夫婦が円満でいる間は、婚姻費用についてなんの問題もありませんが、離婚を視野に入れた別居となったときには大きな問題となります。別居している妻に婚姻費用を支払いたくないと考える夫も多いのです。
妻が専業主婦の場合は収入がないので、夫が婚姻費用を支払わなければ生活していけません。離婚を視野に入れていたとしても、別居である以上婚姻関係は続いているので、妻は夫と同等の生活を営む権利があり、夫は婚姻費用を支払う義務があります。
夫婦の話し合いにより婚姻費用の分担がお互いに納得できれば問題ありません。
しかし、夫が婚姻費用の負担を拒否するなど、別居中の生活費が支払われなくなるおそれがある、もしくはすでに支払われていない場合には、家庭裁判所裁判所に婚姻費用分担調停の申し立てをして、夫と同等の生活ができるようにするべく、調停員を間において話し合うことになります。
婚姻費用はいくらが妥当か
基本的に婚姻費用は夫が納得すればいくら請求してもかまいません。しかし、調停において何度話し合っても解決がみられないときには家庭裁判所の審判により金額が決められます。

▶ _記録一覧_:
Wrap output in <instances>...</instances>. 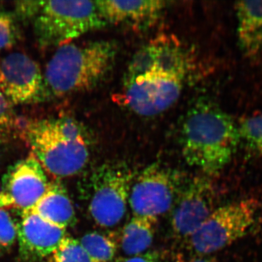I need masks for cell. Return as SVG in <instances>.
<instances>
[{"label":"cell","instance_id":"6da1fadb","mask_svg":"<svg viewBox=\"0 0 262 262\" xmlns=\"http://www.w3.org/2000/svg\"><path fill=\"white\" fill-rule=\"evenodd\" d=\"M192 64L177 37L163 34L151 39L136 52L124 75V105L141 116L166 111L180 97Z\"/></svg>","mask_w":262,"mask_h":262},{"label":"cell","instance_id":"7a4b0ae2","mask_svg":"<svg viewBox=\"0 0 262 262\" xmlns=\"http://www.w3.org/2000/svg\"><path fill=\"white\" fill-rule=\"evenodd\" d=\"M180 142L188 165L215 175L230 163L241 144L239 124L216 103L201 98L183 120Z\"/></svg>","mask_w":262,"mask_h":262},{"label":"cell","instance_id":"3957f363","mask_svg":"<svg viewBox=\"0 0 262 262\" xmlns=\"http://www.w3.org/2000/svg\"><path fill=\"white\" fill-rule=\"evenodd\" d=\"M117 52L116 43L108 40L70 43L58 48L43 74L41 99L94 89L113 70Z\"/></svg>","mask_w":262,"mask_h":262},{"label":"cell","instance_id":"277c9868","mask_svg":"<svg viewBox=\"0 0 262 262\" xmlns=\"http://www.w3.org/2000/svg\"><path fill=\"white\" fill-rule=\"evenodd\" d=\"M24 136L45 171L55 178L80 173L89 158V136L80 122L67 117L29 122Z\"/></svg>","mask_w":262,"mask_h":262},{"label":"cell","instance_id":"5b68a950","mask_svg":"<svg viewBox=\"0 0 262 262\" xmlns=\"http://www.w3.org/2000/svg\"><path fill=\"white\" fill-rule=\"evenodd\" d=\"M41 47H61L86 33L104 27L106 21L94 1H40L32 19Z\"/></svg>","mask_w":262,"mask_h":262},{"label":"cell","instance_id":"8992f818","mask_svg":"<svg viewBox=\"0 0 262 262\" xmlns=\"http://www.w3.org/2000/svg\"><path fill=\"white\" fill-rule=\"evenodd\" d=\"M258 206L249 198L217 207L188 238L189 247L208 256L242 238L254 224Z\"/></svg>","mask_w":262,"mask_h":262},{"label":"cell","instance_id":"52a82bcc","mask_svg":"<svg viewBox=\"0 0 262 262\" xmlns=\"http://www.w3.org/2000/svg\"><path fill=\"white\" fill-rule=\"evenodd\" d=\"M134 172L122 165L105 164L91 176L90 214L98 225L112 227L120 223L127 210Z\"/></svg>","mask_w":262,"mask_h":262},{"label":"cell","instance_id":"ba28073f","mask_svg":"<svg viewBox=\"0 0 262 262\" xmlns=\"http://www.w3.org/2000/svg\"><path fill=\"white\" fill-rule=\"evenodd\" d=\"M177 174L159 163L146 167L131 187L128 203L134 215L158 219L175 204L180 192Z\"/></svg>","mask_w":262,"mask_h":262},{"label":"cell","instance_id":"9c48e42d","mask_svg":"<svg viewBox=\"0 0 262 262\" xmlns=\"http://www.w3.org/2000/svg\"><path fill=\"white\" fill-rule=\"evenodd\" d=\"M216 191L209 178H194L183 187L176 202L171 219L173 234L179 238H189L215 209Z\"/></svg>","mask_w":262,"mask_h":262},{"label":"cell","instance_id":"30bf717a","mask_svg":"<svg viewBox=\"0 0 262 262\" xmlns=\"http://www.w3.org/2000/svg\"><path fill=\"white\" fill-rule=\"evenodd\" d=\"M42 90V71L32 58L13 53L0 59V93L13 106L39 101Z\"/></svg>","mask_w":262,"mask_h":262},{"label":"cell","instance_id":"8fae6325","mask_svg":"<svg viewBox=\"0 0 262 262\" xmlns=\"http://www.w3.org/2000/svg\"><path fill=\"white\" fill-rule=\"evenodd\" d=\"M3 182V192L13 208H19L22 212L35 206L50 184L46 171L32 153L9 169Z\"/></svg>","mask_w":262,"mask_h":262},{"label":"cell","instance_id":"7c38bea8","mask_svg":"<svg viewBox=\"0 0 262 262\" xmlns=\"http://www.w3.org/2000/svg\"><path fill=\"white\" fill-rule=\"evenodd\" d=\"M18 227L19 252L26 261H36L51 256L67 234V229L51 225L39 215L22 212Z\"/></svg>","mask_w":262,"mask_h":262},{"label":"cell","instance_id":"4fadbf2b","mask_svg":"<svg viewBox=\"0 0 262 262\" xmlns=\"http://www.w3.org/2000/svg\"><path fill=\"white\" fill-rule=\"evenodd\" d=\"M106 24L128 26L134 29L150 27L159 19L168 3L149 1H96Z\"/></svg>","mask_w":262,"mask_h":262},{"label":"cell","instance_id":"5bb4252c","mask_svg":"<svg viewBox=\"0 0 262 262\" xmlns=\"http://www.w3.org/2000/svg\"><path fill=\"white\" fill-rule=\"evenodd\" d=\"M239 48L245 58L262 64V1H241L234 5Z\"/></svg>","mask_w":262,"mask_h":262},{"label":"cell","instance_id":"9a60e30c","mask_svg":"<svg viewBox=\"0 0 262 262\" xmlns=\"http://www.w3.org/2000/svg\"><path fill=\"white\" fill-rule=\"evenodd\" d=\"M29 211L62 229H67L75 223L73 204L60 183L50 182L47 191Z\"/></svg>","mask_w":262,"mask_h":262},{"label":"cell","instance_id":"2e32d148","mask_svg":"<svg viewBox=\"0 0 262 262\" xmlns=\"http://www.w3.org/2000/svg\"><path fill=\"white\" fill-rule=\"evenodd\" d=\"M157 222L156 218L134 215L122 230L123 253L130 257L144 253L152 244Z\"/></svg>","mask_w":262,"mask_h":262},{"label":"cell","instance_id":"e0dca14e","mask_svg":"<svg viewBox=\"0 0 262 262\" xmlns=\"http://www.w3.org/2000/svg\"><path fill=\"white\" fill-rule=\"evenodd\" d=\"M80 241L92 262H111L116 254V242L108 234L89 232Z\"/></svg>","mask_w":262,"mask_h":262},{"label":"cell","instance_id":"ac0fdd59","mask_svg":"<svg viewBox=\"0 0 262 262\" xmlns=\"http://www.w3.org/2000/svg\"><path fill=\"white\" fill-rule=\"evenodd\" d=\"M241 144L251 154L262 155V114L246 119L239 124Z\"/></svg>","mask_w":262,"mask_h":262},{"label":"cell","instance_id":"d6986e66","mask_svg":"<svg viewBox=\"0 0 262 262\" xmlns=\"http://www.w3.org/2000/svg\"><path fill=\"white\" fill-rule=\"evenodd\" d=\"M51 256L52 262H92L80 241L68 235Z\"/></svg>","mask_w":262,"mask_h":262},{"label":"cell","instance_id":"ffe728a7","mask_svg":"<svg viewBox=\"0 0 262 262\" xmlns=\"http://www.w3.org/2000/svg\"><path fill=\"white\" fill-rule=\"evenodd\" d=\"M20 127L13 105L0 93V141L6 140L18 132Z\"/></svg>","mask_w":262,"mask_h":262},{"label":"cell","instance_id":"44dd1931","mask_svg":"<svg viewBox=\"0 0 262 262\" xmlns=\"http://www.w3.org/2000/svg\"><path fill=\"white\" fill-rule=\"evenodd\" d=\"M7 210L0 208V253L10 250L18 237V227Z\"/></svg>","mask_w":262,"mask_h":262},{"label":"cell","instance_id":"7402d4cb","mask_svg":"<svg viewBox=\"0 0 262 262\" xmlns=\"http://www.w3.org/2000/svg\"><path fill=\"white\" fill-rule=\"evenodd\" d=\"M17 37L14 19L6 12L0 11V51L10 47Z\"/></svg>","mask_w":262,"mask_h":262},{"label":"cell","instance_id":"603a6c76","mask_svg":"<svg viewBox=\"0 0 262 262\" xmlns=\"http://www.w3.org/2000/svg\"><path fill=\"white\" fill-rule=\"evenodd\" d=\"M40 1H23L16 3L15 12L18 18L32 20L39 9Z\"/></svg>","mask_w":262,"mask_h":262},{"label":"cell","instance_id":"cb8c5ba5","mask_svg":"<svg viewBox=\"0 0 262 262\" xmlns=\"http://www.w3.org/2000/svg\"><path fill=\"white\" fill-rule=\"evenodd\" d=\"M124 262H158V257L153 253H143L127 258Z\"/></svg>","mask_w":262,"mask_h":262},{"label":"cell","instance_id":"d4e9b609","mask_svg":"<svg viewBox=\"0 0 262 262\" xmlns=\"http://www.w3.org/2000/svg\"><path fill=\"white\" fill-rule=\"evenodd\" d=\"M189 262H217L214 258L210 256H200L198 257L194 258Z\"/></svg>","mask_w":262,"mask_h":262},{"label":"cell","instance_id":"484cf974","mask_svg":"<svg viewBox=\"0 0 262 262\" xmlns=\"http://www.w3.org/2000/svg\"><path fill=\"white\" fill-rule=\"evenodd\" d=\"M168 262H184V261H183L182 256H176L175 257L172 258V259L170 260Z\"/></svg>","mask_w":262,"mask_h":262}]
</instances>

--

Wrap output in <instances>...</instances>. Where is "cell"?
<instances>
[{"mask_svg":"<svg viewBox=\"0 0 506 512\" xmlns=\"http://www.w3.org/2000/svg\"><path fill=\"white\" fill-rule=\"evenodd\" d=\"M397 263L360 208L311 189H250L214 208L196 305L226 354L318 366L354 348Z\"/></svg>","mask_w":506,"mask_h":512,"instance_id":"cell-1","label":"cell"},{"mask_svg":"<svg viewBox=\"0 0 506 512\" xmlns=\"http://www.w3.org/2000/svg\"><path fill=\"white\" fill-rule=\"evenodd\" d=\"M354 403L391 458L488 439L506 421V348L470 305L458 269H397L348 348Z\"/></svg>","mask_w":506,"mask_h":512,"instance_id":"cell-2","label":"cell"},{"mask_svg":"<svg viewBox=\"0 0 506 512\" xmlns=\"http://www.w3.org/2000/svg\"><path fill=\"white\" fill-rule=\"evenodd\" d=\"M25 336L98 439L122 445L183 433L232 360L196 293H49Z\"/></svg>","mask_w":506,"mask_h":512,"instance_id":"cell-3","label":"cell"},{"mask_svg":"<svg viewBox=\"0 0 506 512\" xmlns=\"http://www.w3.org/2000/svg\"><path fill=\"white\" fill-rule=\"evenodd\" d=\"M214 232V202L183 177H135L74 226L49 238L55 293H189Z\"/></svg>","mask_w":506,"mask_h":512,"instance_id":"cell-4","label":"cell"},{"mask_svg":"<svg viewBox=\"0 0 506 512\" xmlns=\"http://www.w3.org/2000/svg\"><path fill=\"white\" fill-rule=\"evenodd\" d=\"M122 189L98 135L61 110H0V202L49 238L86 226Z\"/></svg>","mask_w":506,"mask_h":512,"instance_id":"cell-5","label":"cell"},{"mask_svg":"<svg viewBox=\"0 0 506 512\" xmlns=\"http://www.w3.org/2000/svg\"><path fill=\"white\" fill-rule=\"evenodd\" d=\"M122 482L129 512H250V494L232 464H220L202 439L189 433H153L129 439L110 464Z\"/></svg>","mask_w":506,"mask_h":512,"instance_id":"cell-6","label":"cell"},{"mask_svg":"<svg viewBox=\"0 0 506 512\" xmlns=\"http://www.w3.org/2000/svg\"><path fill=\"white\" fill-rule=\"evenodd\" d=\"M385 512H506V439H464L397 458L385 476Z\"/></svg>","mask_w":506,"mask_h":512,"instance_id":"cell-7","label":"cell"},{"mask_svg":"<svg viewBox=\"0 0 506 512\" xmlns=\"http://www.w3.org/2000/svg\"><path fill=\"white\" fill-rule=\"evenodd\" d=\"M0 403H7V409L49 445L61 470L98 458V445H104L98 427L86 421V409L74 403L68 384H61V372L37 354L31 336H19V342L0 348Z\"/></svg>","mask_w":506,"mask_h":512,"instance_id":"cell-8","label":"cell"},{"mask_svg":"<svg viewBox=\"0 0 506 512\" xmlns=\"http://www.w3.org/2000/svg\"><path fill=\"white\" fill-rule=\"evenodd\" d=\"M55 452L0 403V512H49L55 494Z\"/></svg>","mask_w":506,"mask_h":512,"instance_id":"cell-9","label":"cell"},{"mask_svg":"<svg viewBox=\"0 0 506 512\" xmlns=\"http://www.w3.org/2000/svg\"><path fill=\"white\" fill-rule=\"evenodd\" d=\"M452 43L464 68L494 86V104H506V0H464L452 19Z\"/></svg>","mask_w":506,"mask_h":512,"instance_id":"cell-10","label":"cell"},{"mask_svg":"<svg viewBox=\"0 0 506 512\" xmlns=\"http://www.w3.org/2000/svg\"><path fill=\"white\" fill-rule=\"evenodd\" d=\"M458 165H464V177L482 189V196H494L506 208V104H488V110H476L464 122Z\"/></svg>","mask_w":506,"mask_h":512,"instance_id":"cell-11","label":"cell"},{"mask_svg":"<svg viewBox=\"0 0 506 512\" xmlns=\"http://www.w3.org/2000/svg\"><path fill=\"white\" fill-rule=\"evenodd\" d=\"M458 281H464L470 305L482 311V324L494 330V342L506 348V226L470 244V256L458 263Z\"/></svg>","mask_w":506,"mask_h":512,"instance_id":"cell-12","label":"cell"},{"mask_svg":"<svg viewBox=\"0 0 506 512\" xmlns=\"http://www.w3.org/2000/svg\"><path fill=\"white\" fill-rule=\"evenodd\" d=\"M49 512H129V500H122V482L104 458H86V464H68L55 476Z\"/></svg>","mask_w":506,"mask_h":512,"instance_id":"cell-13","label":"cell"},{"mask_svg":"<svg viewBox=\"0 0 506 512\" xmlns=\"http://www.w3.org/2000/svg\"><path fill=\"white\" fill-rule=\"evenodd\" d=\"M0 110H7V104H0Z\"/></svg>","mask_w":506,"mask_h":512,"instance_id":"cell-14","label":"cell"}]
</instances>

▶ _指示_:
**1.** 婚姻費用に関する本文によると、離婚を視野に入れた別居中であっても夫に婚姻費用を支払う義務があるのはなぜですか。一文から三文で説明してください。
**2.** 婚姻費用に関する本文のうち、「夫婦の話し合いにより婚姻費用の分担がお互いに納得できれば問題ありません。」から「判により金額が決められます。」までの部分を、「審判」を「判断」に置き換えて書き直してください。
本文の内容だけを根拠に答えてください。

▶ _回答_:
**1.** 別居である以上、婚姻関係は続いているからです。そのため妻には夫と同等の生活を営む権利があり、夫は婚姻費用を支払う義務を負います。

**2.**
夫婦の話し合いにより婚姻費用の分担がお互いに納得できれば問題ありません。
しかし、夫が婚姻費用の負担を拒否するなど、別居中の生活費が支払われなくなるおそれがある、もしくはすでに支払われていない場合には、家庭裁判所裁判所に婚姻費用分担調停の申し立てをして、夫と同等の生活ができるようにするべく、調停員を間において話し合うことになります。
婚姻費用はいくらが妥当か
基本的に婚姻費用は夫が納得すればいくら請求してもかまいません。しかし、調停において何度話し合っても解決がみられないときには家庭裁判所の判断により金額が決められます。